Some of my ancestors were poor yet generous. A few of them had some wealth, but were cheap. Guess which group helped build the beautiful churches and schools? Telling me that one's ancestor's hard work and money built these places doesn't tell me what you have done. You and I cannot lay any claim on what the generations before us did. We are inheritors of their legacy of faith. The larger and much more profound question is what you (and I) are doing to hand on the Catholic faith in our families, among the people we meet. Ducking one's responsibility and tossing the blame onto somebody else -- the bishop, the synod, the pastor, whomever -- is a hobby nobody can afford any more. We need to do our part so generations from now they can see and be helped by the good things we've accomplished. The alternative is being the target of ridicule for generations who are left with lots of nothing because all we did was complain.

Anonymous said...

totally correct serentis. and while we can't rest on the laurels of our ancestors we should use them as a drive to better ourselves. well, we shouldn't have let it get this far to begin with. it is shameful and only reflects badly on the people of this area. you have to admit, though, that the lower classes can do very little by themselves without help and support from the upper classes, why with working so hard to support themselves and their families of 3.2 children and a dog in the back yard. it's extremely difficult for the common everyday working class, that on which the county's current survival is basically placed, when they have ridiculous taxes and water and other bills and expenses to deal with on a laborer's wages. if you'll notice, it's only recently all these feel good revitalization programs have begun, and by recently i mean in the past 10 years or so. and if you look even closer at those people who are spearheading them, it's all those prominent members of our local communities who have something substantial to lose from outmigration and the general deterioration of this place. i know many ordinary people involved in such social programs, people who honestly want to turn things around and believe they can, but really the main impetus are those parties with the most to lose, and that does not include your average laborer paying a mortgage. small but affluent businesses are afraid of having to close their doors and the offspring of the local elite who decided to stay here are also afraid of losing their legacies and their family name and/or estates.

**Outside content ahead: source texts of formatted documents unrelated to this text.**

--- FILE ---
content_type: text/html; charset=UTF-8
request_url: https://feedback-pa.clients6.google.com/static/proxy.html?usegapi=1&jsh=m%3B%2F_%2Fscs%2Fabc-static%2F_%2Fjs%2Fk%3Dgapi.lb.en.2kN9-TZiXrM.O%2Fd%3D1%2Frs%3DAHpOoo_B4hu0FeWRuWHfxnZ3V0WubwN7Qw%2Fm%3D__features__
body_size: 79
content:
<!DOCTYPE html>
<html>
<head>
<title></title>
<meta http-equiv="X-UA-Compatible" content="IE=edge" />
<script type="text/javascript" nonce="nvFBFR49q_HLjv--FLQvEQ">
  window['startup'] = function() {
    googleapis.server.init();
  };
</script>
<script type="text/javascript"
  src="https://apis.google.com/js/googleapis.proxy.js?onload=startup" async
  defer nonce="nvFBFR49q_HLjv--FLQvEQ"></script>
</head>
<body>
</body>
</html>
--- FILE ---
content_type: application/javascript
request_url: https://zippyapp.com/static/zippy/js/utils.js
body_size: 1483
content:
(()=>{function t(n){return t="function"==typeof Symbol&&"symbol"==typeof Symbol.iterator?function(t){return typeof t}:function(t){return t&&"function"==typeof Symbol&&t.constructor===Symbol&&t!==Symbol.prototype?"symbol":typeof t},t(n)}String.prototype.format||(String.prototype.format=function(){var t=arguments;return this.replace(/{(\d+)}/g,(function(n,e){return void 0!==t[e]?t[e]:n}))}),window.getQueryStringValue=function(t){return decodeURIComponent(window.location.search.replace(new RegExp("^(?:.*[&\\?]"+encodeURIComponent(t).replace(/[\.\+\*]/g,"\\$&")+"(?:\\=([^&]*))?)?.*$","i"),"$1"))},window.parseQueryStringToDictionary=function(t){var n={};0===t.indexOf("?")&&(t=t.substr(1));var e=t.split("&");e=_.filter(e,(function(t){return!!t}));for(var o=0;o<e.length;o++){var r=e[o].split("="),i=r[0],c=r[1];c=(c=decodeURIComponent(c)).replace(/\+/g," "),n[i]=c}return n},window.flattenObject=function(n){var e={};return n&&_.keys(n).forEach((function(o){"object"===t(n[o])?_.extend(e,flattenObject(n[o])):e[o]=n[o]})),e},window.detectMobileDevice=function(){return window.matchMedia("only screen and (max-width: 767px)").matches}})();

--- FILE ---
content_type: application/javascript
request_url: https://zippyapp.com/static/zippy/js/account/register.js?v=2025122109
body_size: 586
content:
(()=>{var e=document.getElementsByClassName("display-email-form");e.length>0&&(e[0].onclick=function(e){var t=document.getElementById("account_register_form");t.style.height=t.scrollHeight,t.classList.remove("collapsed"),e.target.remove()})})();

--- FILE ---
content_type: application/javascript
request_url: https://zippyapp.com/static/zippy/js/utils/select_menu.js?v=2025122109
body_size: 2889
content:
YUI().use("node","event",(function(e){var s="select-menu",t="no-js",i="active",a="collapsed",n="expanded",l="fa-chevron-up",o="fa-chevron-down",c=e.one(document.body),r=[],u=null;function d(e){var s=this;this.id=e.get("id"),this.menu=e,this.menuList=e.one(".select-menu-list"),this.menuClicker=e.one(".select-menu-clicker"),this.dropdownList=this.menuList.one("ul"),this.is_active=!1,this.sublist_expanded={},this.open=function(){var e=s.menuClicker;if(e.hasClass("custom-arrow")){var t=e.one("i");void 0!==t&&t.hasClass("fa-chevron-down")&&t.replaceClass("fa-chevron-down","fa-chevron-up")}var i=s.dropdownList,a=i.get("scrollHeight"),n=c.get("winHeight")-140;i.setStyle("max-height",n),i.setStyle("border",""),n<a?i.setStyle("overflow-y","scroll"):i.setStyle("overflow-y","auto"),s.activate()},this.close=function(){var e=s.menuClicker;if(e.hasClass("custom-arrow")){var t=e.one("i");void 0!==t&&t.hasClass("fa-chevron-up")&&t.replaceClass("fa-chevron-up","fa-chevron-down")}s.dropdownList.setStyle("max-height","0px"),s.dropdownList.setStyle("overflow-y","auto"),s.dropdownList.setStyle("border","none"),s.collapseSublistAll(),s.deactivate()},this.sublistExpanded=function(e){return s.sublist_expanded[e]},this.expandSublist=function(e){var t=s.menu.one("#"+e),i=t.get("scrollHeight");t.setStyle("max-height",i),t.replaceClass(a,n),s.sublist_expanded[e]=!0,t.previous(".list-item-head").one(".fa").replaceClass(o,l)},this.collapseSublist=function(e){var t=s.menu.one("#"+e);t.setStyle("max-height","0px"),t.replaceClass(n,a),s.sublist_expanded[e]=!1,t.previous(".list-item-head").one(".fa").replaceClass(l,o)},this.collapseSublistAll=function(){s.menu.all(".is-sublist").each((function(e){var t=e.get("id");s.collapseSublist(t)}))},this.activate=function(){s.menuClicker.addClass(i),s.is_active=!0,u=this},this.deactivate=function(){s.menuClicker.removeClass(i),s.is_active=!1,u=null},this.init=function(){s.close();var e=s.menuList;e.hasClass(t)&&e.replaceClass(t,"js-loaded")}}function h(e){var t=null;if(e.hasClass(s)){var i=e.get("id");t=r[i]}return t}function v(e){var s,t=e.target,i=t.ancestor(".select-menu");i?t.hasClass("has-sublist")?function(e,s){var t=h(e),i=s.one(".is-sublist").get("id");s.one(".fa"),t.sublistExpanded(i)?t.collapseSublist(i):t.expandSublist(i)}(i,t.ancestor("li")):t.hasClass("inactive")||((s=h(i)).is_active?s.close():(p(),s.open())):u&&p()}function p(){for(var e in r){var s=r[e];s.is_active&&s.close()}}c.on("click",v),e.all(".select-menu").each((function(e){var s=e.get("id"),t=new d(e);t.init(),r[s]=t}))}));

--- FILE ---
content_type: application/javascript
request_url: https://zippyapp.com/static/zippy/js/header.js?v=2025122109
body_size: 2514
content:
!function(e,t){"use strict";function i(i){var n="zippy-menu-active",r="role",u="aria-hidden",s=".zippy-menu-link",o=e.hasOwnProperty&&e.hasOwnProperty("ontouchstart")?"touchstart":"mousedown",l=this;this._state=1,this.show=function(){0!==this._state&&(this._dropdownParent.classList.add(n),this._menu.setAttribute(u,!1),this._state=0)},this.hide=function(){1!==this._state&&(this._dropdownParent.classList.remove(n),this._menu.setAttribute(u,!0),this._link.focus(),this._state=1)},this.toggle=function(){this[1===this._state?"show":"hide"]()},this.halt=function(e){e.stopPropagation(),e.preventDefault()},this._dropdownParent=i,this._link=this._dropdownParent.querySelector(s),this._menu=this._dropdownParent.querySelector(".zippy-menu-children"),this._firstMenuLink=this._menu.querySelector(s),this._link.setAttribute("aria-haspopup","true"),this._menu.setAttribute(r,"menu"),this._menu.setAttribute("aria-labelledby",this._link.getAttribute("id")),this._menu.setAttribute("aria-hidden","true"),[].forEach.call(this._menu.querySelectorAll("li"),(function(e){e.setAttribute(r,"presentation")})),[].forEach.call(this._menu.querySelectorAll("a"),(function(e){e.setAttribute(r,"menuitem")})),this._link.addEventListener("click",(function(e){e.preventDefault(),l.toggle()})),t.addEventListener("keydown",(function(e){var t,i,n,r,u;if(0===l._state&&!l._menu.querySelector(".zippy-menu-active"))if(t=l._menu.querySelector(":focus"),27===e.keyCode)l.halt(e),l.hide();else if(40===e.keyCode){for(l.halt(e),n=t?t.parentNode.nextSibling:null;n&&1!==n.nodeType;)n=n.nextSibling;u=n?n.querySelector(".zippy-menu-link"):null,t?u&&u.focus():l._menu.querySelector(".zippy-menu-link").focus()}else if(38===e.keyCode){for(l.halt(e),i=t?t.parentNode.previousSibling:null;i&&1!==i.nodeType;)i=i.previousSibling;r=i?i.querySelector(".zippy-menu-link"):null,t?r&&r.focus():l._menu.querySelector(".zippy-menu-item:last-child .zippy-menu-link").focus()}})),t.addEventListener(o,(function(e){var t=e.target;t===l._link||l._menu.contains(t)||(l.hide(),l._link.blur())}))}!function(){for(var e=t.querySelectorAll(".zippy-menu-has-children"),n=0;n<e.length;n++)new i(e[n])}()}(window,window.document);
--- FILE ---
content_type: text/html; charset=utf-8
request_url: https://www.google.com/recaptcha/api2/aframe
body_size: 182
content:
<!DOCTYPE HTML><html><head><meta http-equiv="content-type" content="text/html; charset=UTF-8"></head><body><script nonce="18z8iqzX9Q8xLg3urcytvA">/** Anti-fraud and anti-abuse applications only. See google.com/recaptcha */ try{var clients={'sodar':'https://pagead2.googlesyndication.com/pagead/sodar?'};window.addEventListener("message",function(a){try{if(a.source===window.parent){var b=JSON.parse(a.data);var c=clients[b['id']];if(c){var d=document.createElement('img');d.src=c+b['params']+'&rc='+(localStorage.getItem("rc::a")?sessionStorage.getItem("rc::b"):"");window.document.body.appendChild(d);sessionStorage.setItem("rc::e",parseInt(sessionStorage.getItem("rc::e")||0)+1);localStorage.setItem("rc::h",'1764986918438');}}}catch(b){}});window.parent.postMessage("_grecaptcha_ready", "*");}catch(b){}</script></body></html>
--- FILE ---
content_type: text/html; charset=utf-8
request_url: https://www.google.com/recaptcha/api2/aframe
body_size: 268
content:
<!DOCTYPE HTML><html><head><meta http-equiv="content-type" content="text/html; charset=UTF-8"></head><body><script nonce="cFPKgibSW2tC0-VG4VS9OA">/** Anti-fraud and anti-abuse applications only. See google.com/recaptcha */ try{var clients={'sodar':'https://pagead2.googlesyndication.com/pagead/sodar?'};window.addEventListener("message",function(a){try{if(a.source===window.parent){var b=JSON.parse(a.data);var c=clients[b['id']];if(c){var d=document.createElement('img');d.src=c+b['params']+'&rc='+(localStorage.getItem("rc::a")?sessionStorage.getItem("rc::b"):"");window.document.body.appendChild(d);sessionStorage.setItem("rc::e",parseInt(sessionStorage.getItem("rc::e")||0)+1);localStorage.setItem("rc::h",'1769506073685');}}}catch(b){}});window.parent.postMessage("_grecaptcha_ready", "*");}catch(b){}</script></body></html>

in a way these elitists deserve it. while they were busy making their wealth they shunned the common man, whose children eventually grew up and started leaving in droves. it totally reeks of poetic justice. yet it's always the hardworking men and women of the area left behind who suffer the most, no matter what, and they certainly don't deserve it. but they're resilient. they come from resilient stock. it's those at the top who wouldn't know their elbow from the spleen if they started plummeting back down to the social slime from which they came.

Anonymous said...

It looks like matters have become more calm in the long-suffering account of Cardinal Brennan's closing. There's no glee anywhere about this. There is a certain resignation and even an acceptance of the situation. The implementation of the diocesan statutes seem to be the starting point for any plan, rather than the plan itself. In that, the whole array of matters seems sloppy. That may be unvoidable too.